**To be done**
1. Answer these questions from the NUMA stats thread:
(a) Who suggested keeping everything in a per cpu ptr of type u64?
(b) According to Michal Hocko, what is the only consumer of the per-zone stats?
(c) Which node is named as the usual exception to nodes having only a single zone?
2. Name every person mentioned by full name in the NUMA stats thread.
3. Continue the NUMA stats thread from the point where it stops.

**Excerpted passage**
** start **
2017-11-30 09:35:13

by Kemi Wang

[permalink] [raw]
Subject: Re: [PATCH 1/2] mm: NUMA stats code cleanup and enhancement



On 2017年11月30日 16:53, Michal Hocko wrote:
> On Thu 30-11-17 13:56:13, kemi wrote:
>>
>>
>> On 2017年11月29日 20:17, Michal Hocko wrote:
>>> On Tue 28-11-17 14:00:23, Kemi Wang wrote:
>>>> The existed implementation of NUMA counters is per logical CPU along with
>>>> zone->vm_numa_stat[] separated by zone, plus a global numa counter array
>>>> vm_numa_stat[]. However, unlike the other vmstat counters, numa stats don't
>>>> effect system's decision and are only read from /proc and /sys, it is a
>>>> slow path operation and likely tolerate higher overhead. Additionally,
>>>> usually nodes only have a single zone, except for node 0. And there isn't
>>>> really any use where you need these hits counts separated by zone.
>>>>
>>>> Therefore, we can migrate the implementation of numa stats from per-zone to
>>>> per-node, and get rid of these global numa counters. It's good enough to
>>>> keep everything in a per cpu ptr of type u64, and sum them up when need, as
>>>> suggested by Andi Kleen. That's helpful for code cleanup and enhancement
>>>> (e.g. save more than 130+ lines code).
>>>
>>> I agree. Having these stats per zone is a bit of overcomplication. The
>>> only consumer is /proc/zoneinfo and I would argue this doesn't justify
>>> the additional complexity. Who does really need to know per zone broken
>>> out numbers?
>>>
>>> Anyway, I haven't checked your implementation too deeply but why don't
>>> you simply define static percpu array for each numa node?
>>
>> To be honest, there are another two ways I can think of listed below. but I don't
>> think they are simpler than my current implementation. Maybe you have better idea.
>>
>> static u64 __percpu vm_stat_numa[num_possible_nodes() * NR_VM_NUMA_STAT_ITEMS];
>> But it's not correct.
>>
>> Or we can add an u64 percpu array with size of NR_VM_NUMA_STAT_ITEMS in struct pglist_data.
>>
>> My current implementation is quite straightforward by combining all of local counters
>> together, only one percpu array with size of num_possible_nodes()*NR_VM_NUMA_STAT_ITEMS
>> is enough for that.
** end **
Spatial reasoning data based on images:
** start **
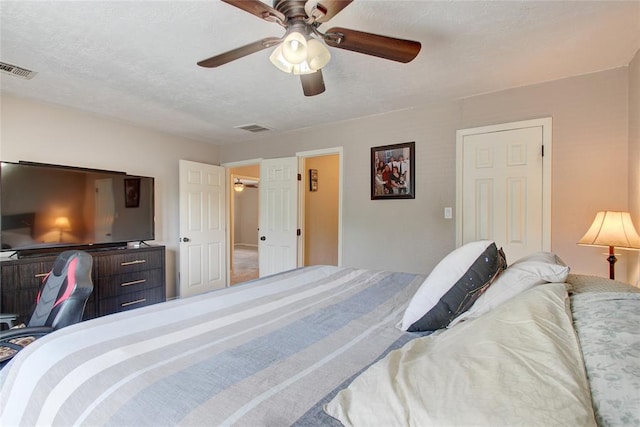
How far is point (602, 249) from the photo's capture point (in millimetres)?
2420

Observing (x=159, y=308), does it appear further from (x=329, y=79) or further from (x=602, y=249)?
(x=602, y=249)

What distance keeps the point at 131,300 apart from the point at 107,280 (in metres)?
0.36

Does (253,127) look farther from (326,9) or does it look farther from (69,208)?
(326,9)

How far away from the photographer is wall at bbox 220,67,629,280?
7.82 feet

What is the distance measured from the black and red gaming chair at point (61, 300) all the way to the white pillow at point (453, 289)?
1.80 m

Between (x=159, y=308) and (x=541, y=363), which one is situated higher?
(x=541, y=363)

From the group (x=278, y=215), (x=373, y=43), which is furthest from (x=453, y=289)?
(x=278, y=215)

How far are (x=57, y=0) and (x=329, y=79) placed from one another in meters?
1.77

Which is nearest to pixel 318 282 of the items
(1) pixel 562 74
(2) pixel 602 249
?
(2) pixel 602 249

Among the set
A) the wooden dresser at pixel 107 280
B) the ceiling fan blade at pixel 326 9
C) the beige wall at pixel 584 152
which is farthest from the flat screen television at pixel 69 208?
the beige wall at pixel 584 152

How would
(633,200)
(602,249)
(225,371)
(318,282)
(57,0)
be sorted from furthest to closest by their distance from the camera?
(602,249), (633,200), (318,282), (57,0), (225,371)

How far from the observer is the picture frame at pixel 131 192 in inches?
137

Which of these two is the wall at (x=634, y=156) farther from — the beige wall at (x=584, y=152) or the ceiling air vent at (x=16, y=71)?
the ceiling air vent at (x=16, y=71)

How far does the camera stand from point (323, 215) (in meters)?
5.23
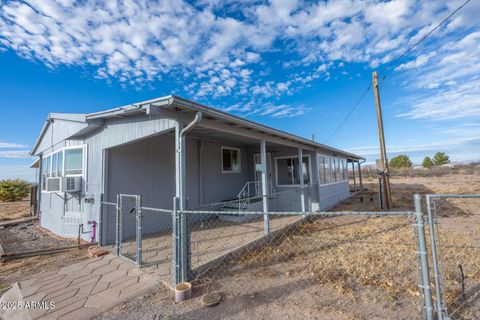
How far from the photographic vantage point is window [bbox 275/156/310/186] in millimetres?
** end **
**Answers per task**
1.
(a) Andi Kleen
(b) /proc/zoneinfo
(c) Node 0

2. Kemi Wang, Michal Hocko, Andi Kleen

3.
>
> Well, this is certainly a matter of taste. But let's have a look what we
> have currently. We have per zone, per node and numa stats. That looks one
> way to many to me. Why don't we simply move the whole numa stat thingy
> into per node stats? The code would simplify even more. We are going to
> lose /proc/zoneinfo per-zone data but we are losing those without your
> patch anyway. So I've just scratched the following on your patch and the
> cumulative diff looks even better
>
> drivers/base/node.c | 22 ++---
> include/linux/mmzone.h | 22 ++---
> include/linux/vmstat.h | 38 +--------
> mm/mempolicy.c | 2 +-
> mm/page_alloc.c | 20 ++---
> mm/vmstat.c | 221 +------------------------------------------------
> 6 files changed, 30 insertions(+), 295 deletions(-)
>
> I haven't tested it at all yet. This is just to show the idea.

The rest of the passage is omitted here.